Has anyone had to replace their cluth lever?? My bike fell over in the garage and broke the end of it so I ordered a replacment from bikebandits.com. If you have replaced yours how difficult was it to do?? Should I leave this up to the Pro's?? :guns:
See brake/clutch lever replacement (http://www.gstwins.com/forum/viewtopic.php?t=3274) for the clutch lever I just installed on Friday.
The procedure is pretty easy. The hardest part is getting enough slack at the upper end of the clutch cable to pull the adjuster all the way out of the threads in the clutch perch. (I had to get extra slack by using the adjuster at the lower end of the cable.)
Once the cable is free, remove the screws for the safety switch and let the switch hang. Pull the old lever out, insert the new one, and "undo" the rest of the procedure steps, in reverse order.
Sweet thanks dude!!! :cheers: :cheers:
PS: Before installing the new lever, I applied a little grease:
1) To the pivot bolt (on the smooth part of the shaft, NOT THE THREADS!)
2) To the new lever, on any surface where I could tell that the old lever had contacted the perch in a sliding motion. (Look for the old grease, or for areas shiny from "scraping".)
Kerry,
This is so great! My wife (just learning on my GS) dropped it and curled back the clutch lever. (She received a small bruise on her leg for her efforts and she'll have a practical example to share at her MSF class in two weeks - she's not discouraged wtih this small mis-hap)

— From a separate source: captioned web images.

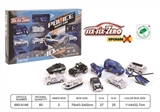 OBL731572 - The police alloy car kit (10) zhuang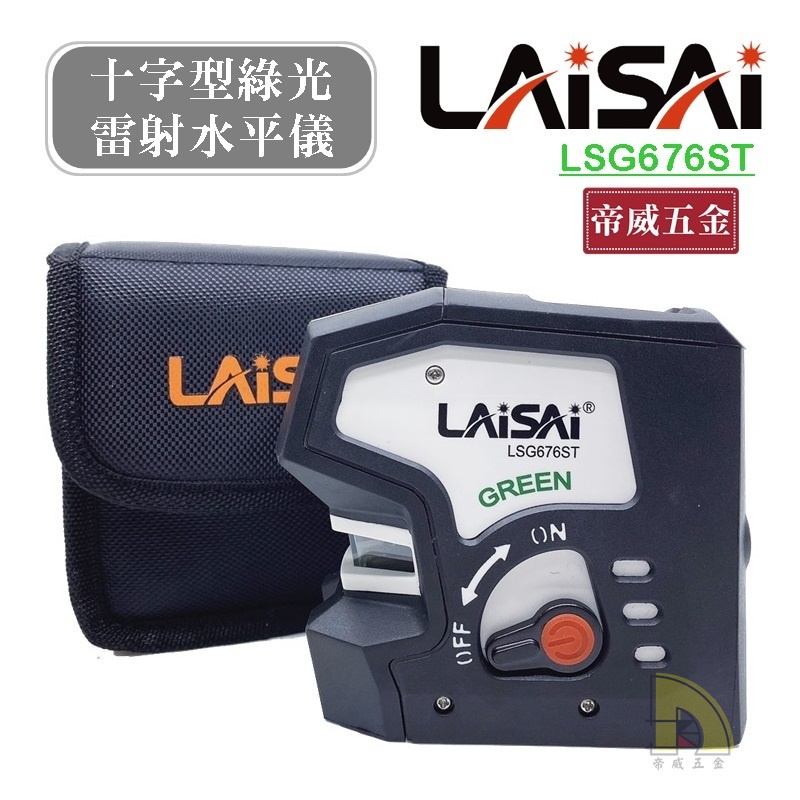 【林口帝威五金】含稅『LAISAI 萊賽 原廠 公司貨』十字式 綠光 雷射水平儀 LSG-676 LSG676ST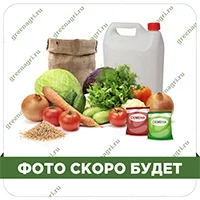 Семена Огурец Цейхера (Cucumis zeyheri) 1,3 гр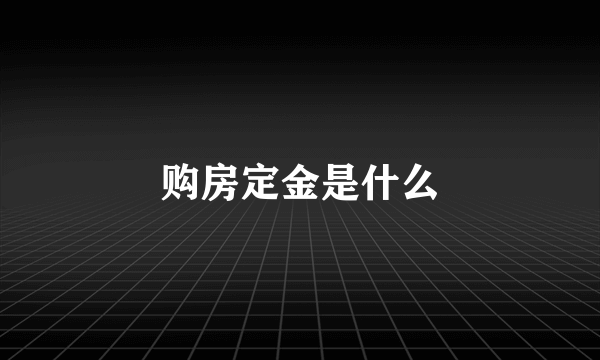 购房定金是什么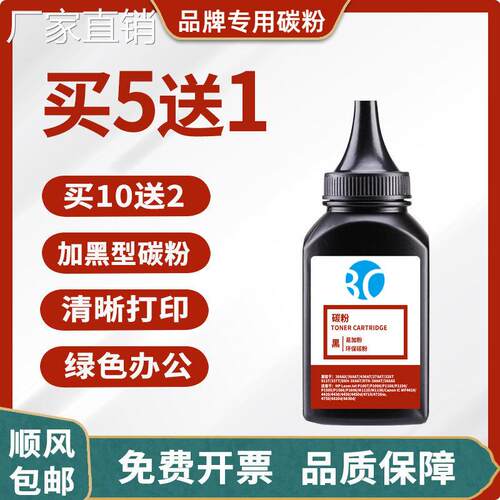 hui普CE390A碳粉适用CF214A 5200N CE255A墨粉CZ192A CC364A墨粉
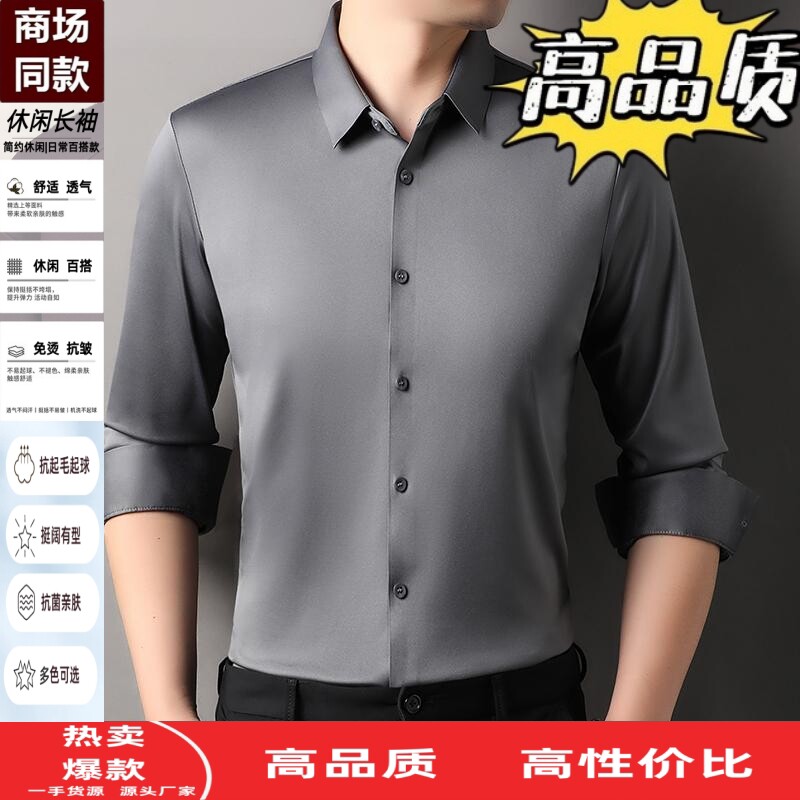 长袖衬衫免烫抗皱中年男士衬衣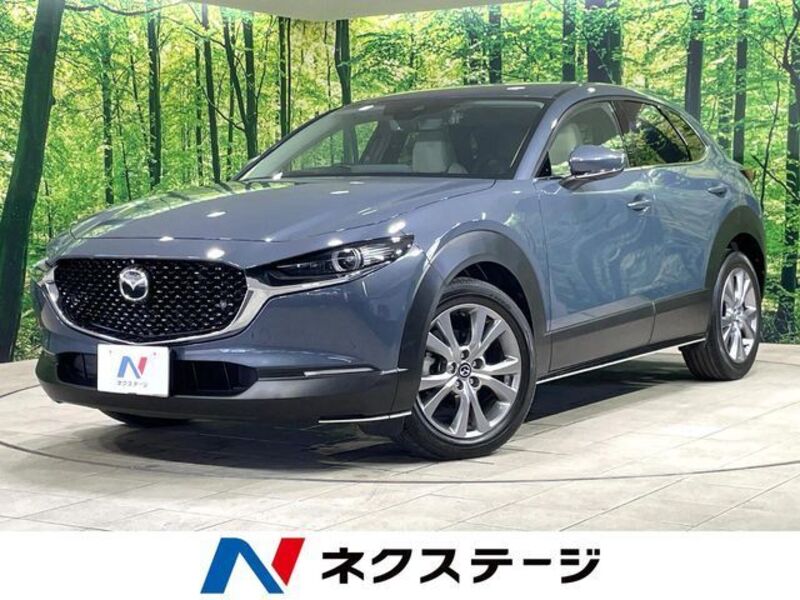 MAZDA CX-30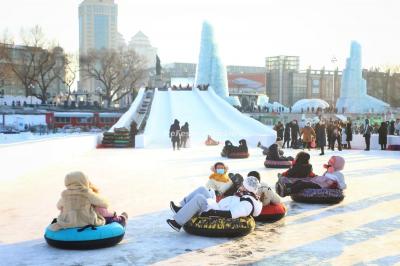 2024 Songhua River Ice and Snow Carnival 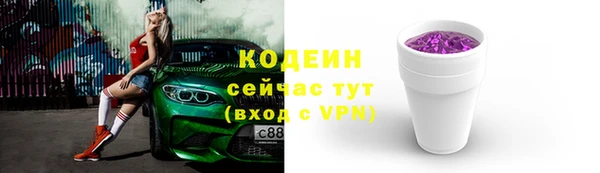 мяу мяу кристалл Бородино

I was just getting ready to search this site to see how this might be fixed and...viola!
THANKS!! :)
My pleasure. "Pass it forward!" :thumb:
The cable adjuster on the perch, has a slot in it. You screw in the adjuster as far as you can while still lining up the slot with the slot on the perch.
Then you pull in the clutch lever. Grab the cable and pull out as you release the lever. You should be able pull the cable out of the slot. Then you can remove the cable from the lever.
You may have to back off the adjuster at the engine case to give you more slack. But you don't need to remove the adjuster from the perch. Just screw it into the perch for more slack.
Aha! So I wasn't crazy when I posted pictures of removing the clutch cable last September (in the thread Progrip question (http://www.gstwins.com/forum/viewtopic.php?t=4306)). I could have sworn that I had done it that way, but when I took the pictures I must not have had as much slack (and was too lazy to use the lower adjuster).
Speaking of clutch cables: The original is a complete assembly with pressed-on endpieces and the complete duct.
My clutch cable has a broken strand from a , uh, event, and I want to replace it.
Anyone have experience with cables and clamp-on endpieces?
How do those wear?
Any problems with endpieces coming loose?
I would not trust clamp on end pieces on a clutch. Replace it with a one with factory ends. If they break off, then you have no clutch. When they will fail is while you are using the clutch. Just think of the consiquences when the clutch completely engages unexpectedly. I have found spare cable assemblies at the salvage yards for about $10.